**Problema curto 1**
Liste os exemplos de humanos incapazes citados no trecho do documento.

**Trecho do documento**
▬▬▬▬▬▬▬▬▬▬

Ética e direitos animais (7) - Os incapazes humanos

Pelo sono do filhote e pela cara da criança, o fotógrafo deve ter dito "classe ontológica" na hora da foto
Durante as discussões Éticas é comum recorrermos à comparação de animais, enquanto incapazes, com os humanos também incapazes. A estrutura geralmente é a seguinte, propondo a implicação de que:
"Se o argumento x é verdadeiro, então humanos incapazes também não têm direitos".
Exemplos de humanos incapazes são bebês, deficientes mentais e idosos senis, enfim, qualquer ser humano que sofra de uma incapacidade, temporária ou permanente, parcial ou total. Esta incapacidade seria em relação à posse ou desempenho de um atributo que alegadamente torna alguém sujeito de direitos. Por exemplo, o argumento x poderia ser que "argumentar dá direitos" e a abordagem seria dizer "mas deficientes mentais, que não argumentam, não teriam direitos então". O objetivo, naturalmente, é que o proponente do argumento x, por rejeitar a implicação "humanos incapazes não têm direitos", volte atrás no argumento x que tem essa implicação.

▬▬▬▬▬▬▬▬▬▬

**Registros fornecidos**
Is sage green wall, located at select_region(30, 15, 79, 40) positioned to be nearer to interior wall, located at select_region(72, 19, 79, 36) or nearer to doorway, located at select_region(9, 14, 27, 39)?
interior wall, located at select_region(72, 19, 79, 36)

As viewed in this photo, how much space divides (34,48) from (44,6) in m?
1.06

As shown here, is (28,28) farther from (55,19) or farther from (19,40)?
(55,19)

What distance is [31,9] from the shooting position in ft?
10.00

▬▬▬▬▬▬▬▬▬▬

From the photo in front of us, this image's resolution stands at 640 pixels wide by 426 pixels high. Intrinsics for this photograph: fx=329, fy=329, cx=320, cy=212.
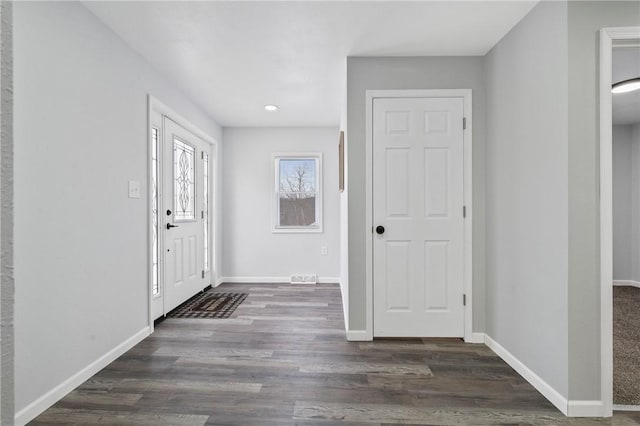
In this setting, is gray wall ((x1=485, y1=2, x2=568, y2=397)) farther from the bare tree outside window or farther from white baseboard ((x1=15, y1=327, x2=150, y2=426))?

▬▬▬▬▬▬▬▬▬▬

**Problema curto 2**
Nos registros, comece pela linha que contém "From the photo" e pare depois da linha que contém "In this setting, is". Apresente essas linhas como tabela Markdown com as colunas Número e Linha do registro, sem as imagens e sem linhas em branco.

**Solução da tarefa 1**
- bebês
- deficientes mentais
- idosos senis

**Solução da tarefa 2**
| Número | Linha do registro |
|---|---|
| 1 | From the photo in front of us, this image's resolution stands at 640 pixels wide by 426 pixels high. Intrinsics for this photograph: fx=329, fy=329, cx=320, cy=212. |
| 2 | In this setting, is gray wall ((x1=485, y1=2, x2=568, y2=397)) farther from the bare tree outside window or farther from white baseboard ((x1=15, y1=327, x2=150, y2=426))? |